You may think that when you wash your car, it is only a little bit of dirty water that washes off into the stormwater drains. But it is much worse than that. Extensive research has been conducted into the waste water from commercial car washes. This research found that there are large quantities of heavy metals such as lead and zinc, phosphorus, organic carbons, surfactants(dissolved soaps) and all sorts of suspended solids in the water, ‐ many times over the ANZECC guidelines for marine waters. The ANZECC guidelines were set up to protect the marine environment, where dirt in the water that prevents light from getting through to the living organisms is as harmful as the actual pollutants themselves.

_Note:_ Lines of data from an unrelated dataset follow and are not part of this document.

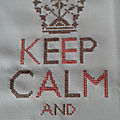 Défi keep calm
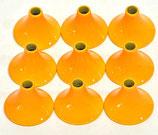 Pro CONEDISC orange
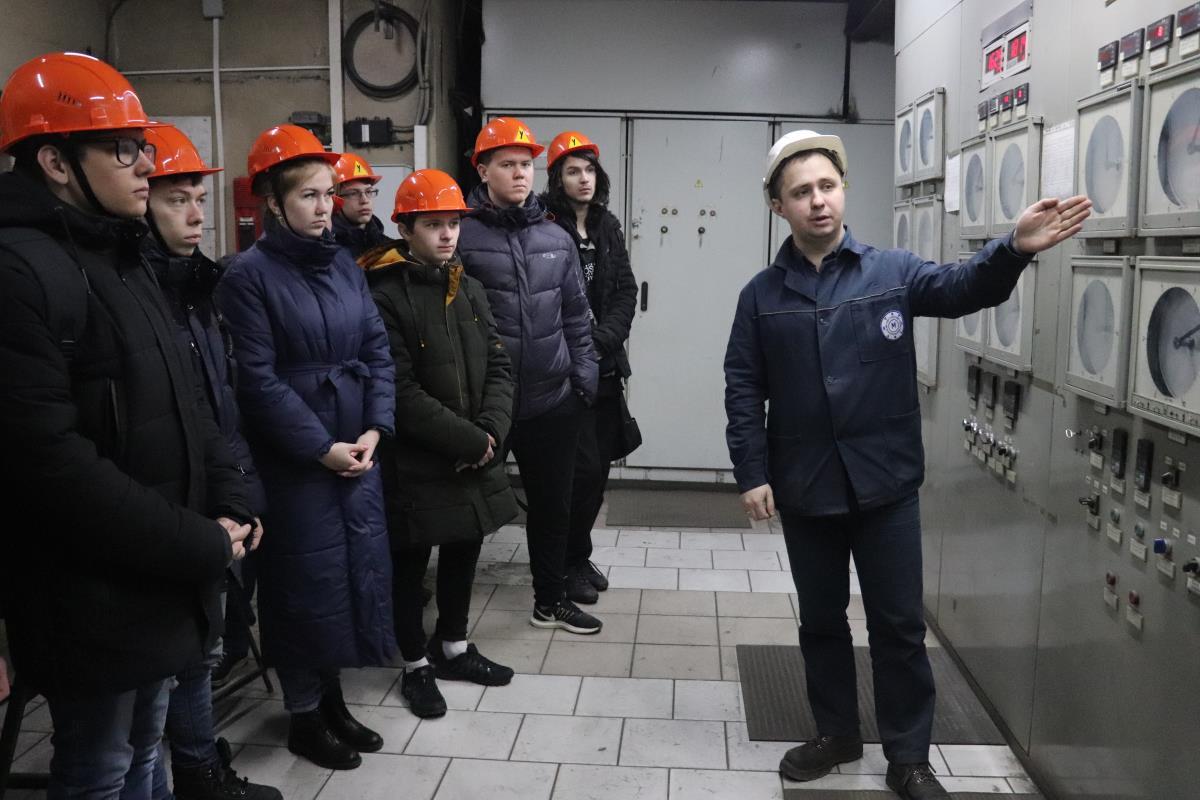 Увидели сталеплавильное производство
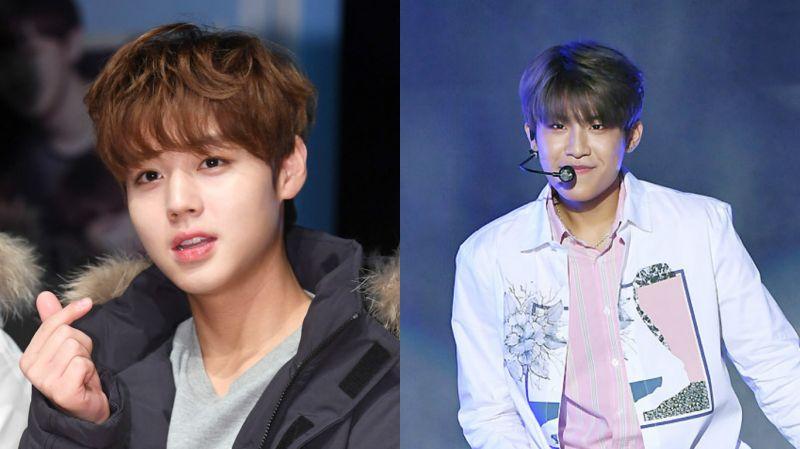 大势男团Wanna One 99Line成员朴佑镇、朴志训今年也要参加高考吗?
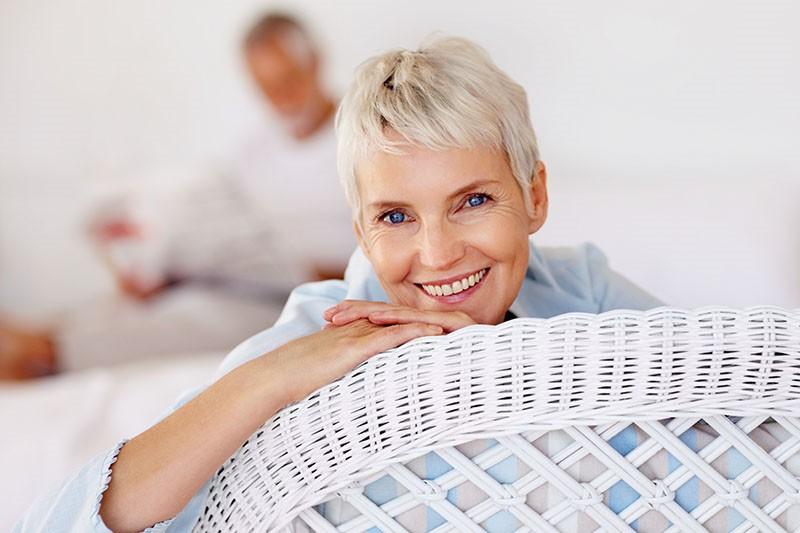 TOP 5 proizvoda koji će ublažiti simptome menopauze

So don’t wash your car at home unless you have an area of grass or gravel where the pollutants in the water can be filtered through the layers of soil and pebbles and not run into the stormwater drains.
The EPA in each State operates under its own State Laws and Regulations, but they agree in general purpose. In Victoria, the Environment Protection Act 1970, Section 39 states “A person shall not pollute any waters so that the condition of the waters is so changed as to make or be reasonably expected to make those waters
- harmful or potentially harmful to ….. human beings, animals, birds, wildlife, fish, other aquatic life, plants or other vegetation,
- or detrimental to any beneficial use made of those waters.
People should make their own environmentally responsible decisions to ensure that their activities do not result in any pollution going into the stormwater drainage system.
A problem of urbanisation is that building hard surfaces means rainfall is not able to be soaked up into the ground and instead runs into stormwater drains. Our waterways are receiving much more water than they are used to which causes erosion damage to the streams. The stormwater also carries pollutants washed off the hard surfaces which further damage the aquatic habitat. Harvesting stormwater reduces the volume of flow to the creeks and rivers and therefore reduces the erosion damage as well as the pollutant loads. You can help by
- Limiting the extent of hard surfaces and directing the runoff onto grassed areas or gardens.
- Collecting rainwater by diverting roof water into rainwater tanks, and using the saved runoff in gardens, parks and sports fields.